:: Passage to read ::

Monday, February 19, 2024

George Fisher's "Beware Euphoria"

George Fisher is the Judge John Crown Professor of Law at Stanford Law School, where he has been teaching evidence, prosecution practice, and criminal legal history since 1995. He began practice as a Massachusetts prosecutor and later taught at Boston College Law School, Harvard Law School, and Yale Law School.

Fisher applied the “Page 99 Test” to his new book, Beware Euphoria: The Moral Roots and Racial Myths of America's War on Drugs, and reported the following:
Page 99 of Beware Euphoria recounts a singular episode in the history of American attitudes toward alcohol prohibition. Set in Philadelphia in 1788, this vignette concerns an address by Dr. Benjamin Rush, widely thought the leading physician of his day, to a congress of American Methodists. Rush counseled the congress to tighten the faith's rule governing distilled alcohol. That rule traced to Methodism's founders, John and Charles Wesley, who enjoined followers in 1743 to shun "[d]runkenness, buying or selling spirituous liquors, or drinking them, unless in cases of extreme necessity." Speaking from a medical standpoint, Rush declared spirits necessary only when "a person was chilled with cold, or wet, or was ready to faint with fatigue." After Rush's address the congress struck out the last six words of the Wesleys' original injunction -- "unless in cases of extreme necessity" -- rendering the rule an absolute ban against "buying or selling spirituous liquors, or drinking them." This new rigidity, however, proved a bridge too far. It staked out an extreme moral position, one that outstripped mainstream morality. Only two years later the Methodists reversed the change.

From this episode the reader can discern four themes of my book. The first is that this study of the moral roots of America's war on drugs takes a long look backward at the regulation of alcohol and, even earlier, of nonprocreative sex. The second is that all three moral regimes -- those governing sex, alcohol, and recreational drugs -- reflect a moral revulsion to appetitive pleasures that blot out reason. Third, all three moral regimes extended an indulgence in cases of necessity, especially medical necessity. Hence no moral teacher ever rejected all sex, for humans must procreate. Anti-alcohol regimes, likewise, always made provision for medicinal use. And dangerous addictive drugs, even fentanyl, are perfectly legal when prescribed or employed by physicians. A fourth theme, finally, is that legal regimes governing euphoric substances or activities that outstrip mainstream morality typically cannot hold. Hence almost no Western prohibition of even nonintoxicating drinking has survived much longer than a dozen years.

:::
:: Dataset excerpts ::

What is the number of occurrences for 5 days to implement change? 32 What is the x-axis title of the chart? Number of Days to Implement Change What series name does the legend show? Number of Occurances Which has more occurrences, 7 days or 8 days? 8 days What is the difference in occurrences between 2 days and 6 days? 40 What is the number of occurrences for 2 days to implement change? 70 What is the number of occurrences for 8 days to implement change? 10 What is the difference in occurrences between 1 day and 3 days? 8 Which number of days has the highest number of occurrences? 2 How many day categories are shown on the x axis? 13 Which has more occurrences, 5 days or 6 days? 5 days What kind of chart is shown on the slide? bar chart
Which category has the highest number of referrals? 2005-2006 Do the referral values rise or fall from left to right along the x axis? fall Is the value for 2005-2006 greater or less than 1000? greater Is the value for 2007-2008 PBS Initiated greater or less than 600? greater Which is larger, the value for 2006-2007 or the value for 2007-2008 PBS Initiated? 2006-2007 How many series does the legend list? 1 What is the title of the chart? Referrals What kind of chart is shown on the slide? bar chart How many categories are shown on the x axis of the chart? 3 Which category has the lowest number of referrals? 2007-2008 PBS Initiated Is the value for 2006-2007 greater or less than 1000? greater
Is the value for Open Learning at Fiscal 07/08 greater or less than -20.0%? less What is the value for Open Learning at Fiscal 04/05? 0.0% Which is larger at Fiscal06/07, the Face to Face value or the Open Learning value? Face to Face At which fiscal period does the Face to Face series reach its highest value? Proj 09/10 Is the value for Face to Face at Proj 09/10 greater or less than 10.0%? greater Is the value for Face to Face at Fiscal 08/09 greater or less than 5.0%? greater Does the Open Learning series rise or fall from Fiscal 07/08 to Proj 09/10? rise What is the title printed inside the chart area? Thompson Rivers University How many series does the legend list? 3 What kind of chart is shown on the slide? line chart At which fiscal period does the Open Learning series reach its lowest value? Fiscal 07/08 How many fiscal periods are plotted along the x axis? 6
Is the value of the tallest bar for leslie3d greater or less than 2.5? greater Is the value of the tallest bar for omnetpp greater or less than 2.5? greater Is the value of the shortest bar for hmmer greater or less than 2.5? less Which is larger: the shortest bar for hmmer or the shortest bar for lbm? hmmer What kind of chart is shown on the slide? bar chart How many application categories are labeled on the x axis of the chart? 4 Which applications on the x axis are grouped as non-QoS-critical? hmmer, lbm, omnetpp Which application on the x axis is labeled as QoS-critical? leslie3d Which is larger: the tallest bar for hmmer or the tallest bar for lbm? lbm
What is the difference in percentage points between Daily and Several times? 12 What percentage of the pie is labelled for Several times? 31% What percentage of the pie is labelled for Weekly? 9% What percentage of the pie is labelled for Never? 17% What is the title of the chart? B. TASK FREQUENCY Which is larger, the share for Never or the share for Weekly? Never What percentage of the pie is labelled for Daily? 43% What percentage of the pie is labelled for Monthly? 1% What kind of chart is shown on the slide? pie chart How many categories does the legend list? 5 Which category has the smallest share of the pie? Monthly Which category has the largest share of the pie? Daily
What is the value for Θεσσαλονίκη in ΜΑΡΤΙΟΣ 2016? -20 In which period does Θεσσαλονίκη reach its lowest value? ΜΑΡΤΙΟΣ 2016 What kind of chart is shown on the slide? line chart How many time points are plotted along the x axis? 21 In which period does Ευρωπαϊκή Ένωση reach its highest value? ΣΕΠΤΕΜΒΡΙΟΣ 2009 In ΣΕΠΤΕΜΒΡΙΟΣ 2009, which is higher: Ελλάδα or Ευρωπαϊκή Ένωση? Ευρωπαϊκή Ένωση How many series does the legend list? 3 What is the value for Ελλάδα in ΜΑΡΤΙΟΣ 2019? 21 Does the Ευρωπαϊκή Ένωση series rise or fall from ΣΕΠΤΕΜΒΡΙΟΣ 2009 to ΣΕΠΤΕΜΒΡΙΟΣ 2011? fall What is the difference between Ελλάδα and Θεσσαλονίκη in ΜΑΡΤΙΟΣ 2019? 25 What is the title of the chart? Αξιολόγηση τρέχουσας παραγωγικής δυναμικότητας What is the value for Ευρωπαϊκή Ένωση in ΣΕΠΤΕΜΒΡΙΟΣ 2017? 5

:::

Actions to take:
a - In the piece on George Fisher's Beware Euphoria, where and in what year is the episode on page 99 set?
b - Reproduce the part of the piece on Beware Euphoria starting at "George Fisher is" and ending at "Yale Law School.".

Set of answers:
a - Philadelphia, 1788.

b -
George Fisher is the Judge John Crown Professor of Law at Stanford Law School, where he has been teaching evidence, prosecution practice, and criminal legal history since 1995. He began practice as a Massachusetts prosecutor and later taught at Boston College Law School, Harvard Law School, and Yale Law School.